The new issue of  Rolling Stone has a major essay by Bill McKibben, called  Global Warming’s Terrifying New Math. It’s a must read, for a number of reasons. The big one is that McKibben’s call for a “carbon disinvestment” movement – aimed at breaking the hammerlock that the fossil cartel has on our civilization – is a big step forward. It’s not the only step we need to take (more on this below) but it would make a huge difference.

First up,  Terrifying New Math is a fine science-for-civilians essay on the recent “extreme weather,” which has been monumental. In fact, the summer of 2012 may well turn out to be a decisive turning point in the climate war. Not to put too fine a point on this, but the deniers have obviously peaked, at least in the US, at least for now. Not that they’ve given up – or run out of funding – but at least they’re now in the rear view. I for one doubt that they’ll be taking control of the debate again.

Anyway, there’s a lot of extreme-weather color in this essay. Who knew that this spring, when it rained in Mecca at a temperature of 109 degrees, it was the hottest recorded downpour on the books? And McKibben does a great job of quickly moving on to key numbers, and then drawing some substantive conclusions.

The numbers are key to the story. McKibben chose three:

The First Number: 2° Celsius

2°C of warming, maximum. This is the semi-official inter-governmental global temperature target (“the bottomist of bottom lines”). And it’s extremely, dangerously high. McKibben makes the case here well and briefly, and correctly notes that the ubiquity of support for the 2°C target is a sign of our desperation. 2°C of warming would very likely be a catastrophe. And the way things are going, we’re not going to come anywhere close to holding the 2°C line.

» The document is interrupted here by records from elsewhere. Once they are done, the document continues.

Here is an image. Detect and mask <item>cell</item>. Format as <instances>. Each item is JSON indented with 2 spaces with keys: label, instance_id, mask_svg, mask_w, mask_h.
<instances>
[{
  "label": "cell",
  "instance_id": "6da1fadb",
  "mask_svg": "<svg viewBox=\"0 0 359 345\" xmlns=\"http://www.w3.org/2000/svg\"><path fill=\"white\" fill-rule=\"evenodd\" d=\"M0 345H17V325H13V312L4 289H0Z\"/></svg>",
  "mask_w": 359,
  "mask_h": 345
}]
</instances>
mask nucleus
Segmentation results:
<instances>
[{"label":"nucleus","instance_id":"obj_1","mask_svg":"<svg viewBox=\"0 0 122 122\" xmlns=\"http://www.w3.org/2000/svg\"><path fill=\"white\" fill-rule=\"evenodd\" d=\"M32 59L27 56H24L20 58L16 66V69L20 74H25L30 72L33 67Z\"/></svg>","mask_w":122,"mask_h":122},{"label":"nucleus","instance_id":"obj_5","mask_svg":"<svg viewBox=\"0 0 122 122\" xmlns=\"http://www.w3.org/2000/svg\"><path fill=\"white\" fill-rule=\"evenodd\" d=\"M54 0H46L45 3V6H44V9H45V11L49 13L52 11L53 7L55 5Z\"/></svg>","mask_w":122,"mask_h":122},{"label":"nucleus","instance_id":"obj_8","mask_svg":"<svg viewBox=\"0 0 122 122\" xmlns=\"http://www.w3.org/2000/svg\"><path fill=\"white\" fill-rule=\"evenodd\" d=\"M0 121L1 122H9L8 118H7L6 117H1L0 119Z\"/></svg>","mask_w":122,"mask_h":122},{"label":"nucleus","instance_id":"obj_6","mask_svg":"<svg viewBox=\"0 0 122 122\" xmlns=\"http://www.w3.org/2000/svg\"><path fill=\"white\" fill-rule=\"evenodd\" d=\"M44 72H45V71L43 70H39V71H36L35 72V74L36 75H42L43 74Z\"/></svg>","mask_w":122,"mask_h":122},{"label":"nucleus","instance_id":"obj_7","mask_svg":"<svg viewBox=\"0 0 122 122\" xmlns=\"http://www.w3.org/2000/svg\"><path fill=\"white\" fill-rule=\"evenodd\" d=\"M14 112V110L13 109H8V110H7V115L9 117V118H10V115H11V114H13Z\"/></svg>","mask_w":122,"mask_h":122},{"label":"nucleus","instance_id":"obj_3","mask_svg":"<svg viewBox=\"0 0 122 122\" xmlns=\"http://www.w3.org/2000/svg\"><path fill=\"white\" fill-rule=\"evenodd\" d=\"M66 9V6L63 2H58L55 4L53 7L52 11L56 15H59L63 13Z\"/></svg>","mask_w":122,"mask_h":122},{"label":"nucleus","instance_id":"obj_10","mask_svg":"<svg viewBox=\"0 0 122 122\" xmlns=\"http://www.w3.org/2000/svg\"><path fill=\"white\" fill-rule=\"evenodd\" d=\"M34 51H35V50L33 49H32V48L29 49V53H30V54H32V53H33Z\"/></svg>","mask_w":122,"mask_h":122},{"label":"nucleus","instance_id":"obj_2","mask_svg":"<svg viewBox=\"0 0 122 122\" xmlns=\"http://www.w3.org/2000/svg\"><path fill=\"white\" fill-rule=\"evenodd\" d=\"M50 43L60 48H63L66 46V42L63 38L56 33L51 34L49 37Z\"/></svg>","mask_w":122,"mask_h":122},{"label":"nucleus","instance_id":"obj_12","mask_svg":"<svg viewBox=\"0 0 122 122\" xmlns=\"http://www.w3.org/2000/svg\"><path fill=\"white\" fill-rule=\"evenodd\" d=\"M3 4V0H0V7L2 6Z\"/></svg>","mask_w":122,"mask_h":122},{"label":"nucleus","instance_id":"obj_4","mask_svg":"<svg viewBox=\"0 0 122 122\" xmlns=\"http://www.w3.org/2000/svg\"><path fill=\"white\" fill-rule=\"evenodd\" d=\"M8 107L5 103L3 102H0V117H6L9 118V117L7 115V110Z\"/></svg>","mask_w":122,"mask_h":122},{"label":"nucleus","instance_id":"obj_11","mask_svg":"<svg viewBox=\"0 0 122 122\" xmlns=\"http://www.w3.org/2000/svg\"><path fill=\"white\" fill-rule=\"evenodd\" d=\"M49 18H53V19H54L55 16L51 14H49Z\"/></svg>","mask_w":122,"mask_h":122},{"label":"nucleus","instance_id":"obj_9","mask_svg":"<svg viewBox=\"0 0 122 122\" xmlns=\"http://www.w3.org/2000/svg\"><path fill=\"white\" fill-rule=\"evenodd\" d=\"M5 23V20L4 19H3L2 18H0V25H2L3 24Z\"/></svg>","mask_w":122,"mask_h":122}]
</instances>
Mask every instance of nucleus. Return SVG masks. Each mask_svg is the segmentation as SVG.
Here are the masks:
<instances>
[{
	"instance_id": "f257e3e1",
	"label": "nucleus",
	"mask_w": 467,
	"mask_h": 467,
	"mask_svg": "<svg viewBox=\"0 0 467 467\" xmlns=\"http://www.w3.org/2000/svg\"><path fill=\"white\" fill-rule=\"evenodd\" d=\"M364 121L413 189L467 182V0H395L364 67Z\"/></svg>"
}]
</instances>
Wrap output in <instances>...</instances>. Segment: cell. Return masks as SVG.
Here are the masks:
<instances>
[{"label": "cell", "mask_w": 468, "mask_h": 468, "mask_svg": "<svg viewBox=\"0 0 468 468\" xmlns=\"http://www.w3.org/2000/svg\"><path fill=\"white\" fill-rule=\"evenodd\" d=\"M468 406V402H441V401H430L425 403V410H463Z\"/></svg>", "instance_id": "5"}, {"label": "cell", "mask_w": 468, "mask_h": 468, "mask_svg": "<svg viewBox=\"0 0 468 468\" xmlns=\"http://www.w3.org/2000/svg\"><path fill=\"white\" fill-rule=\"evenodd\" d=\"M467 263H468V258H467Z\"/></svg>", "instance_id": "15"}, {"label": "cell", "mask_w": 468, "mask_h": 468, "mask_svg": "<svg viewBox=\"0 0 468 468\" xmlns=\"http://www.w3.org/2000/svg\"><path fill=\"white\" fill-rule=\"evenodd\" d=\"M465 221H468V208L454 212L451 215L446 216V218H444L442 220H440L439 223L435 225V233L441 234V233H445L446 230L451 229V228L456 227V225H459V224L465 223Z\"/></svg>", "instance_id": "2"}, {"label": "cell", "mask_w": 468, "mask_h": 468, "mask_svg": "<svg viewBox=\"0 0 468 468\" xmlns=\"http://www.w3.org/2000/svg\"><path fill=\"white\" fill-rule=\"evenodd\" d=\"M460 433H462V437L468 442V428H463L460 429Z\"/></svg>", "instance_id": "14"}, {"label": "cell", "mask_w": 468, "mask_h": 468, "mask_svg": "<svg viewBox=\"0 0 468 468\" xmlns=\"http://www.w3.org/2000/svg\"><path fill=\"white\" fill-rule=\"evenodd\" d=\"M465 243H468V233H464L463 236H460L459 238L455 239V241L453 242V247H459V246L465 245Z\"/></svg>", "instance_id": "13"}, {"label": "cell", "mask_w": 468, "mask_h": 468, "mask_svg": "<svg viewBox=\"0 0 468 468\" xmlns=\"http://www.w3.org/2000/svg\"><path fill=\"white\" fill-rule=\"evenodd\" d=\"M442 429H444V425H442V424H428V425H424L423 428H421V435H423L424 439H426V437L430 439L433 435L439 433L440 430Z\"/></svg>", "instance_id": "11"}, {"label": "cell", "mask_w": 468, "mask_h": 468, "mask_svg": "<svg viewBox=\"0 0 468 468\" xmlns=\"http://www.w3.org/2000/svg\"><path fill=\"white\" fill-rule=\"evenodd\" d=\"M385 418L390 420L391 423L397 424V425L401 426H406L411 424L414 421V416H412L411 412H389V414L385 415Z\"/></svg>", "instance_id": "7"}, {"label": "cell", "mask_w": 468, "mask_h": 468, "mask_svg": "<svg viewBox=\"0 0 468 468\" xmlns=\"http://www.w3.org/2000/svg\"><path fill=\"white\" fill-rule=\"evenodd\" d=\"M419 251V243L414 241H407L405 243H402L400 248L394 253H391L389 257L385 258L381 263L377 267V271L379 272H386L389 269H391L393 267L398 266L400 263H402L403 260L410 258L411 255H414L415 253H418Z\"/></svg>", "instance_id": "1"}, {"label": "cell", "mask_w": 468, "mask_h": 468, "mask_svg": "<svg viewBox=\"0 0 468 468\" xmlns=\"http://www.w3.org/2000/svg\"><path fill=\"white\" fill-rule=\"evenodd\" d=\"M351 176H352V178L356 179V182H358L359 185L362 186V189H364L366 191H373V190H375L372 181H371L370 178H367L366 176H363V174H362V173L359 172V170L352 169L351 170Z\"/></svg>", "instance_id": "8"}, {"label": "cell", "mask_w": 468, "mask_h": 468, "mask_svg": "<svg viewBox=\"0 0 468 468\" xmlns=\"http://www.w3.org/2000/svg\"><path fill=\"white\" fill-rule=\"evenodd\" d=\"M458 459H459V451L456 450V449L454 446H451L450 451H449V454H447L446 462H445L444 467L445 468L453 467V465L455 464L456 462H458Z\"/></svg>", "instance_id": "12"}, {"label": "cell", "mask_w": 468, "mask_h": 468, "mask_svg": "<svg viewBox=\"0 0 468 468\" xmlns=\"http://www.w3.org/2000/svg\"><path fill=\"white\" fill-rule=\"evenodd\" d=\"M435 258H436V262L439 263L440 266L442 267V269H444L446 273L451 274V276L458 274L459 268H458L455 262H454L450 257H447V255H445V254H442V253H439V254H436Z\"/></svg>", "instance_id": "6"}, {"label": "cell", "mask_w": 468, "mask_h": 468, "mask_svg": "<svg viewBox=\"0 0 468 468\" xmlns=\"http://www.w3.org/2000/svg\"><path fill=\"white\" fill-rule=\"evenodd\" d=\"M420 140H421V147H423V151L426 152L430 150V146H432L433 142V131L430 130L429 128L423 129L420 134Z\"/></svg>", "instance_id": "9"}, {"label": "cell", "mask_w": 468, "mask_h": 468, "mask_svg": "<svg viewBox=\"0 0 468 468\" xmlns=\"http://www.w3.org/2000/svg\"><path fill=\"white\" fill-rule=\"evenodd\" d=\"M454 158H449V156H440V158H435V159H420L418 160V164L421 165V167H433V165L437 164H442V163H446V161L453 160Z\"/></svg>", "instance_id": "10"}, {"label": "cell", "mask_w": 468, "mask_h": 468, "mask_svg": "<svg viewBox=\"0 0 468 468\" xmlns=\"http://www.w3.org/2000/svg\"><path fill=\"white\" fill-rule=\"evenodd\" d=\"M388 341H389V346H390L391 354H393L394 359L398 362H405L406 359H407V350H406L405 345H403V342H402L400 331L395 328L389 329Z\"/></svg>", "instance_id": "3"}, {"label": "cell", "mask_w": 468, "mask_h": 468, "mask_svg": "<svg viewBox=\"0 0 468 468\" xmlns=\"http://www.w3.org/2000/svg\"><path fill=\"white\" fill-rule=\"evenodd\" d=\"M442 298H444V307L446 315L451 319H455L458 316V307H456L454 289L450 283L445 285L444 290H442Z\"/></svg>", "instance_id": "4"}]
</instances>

“The new data provide further evidence that the door to a two-degree trajectory is about to close,” said Fatih Birol, the IEA’s chief economist. In fact, he continued, “When I look at this data, the trend is perfectly in line with a temperature increase of about six degrees.”  That’s almost 11 degrees Fahrenheit, which would create a planet straight out of science fiction.

The Second Number: 565 Gigatons

The real action begins, though, with McKibben’s introduction of the global carbon budget. And I’d bet that this is the first time it’s shown its face in  Rolling Stone. The discussion, again, is miraculously short, and the point is clear.

Scientists estimate that humans can pour roughly 565 more gigatons of carbon dioxide into the atmosphere by midcentury and still have some reasonable hope of staying below two degrees. (“Reasonable,” in this case, means four chances in five, or somewhat worse odds than playing Russian roulette with a six-shooter.) . . .

The 565-gigaton figure was derived from one of the most sophisticated computer-simulation models that have been built by climate scientists around the world over the past few decades. And the number is being further confirmed by the latest climate-simulation models currently being finalized in advance of the next report by the Intergovernmental Panel on Climate Change. “Looking at them as they come in, they hardly differ at all,” says Tom Wigley, an Australian climatologist at the National Center for Atmospheric Research. “There’s maybe 40 models in the data set now, compared with 20 before. But so far the numbers are pretty much the same. We’re just fine-tuning things. I don’t think much has changed over the last decade.”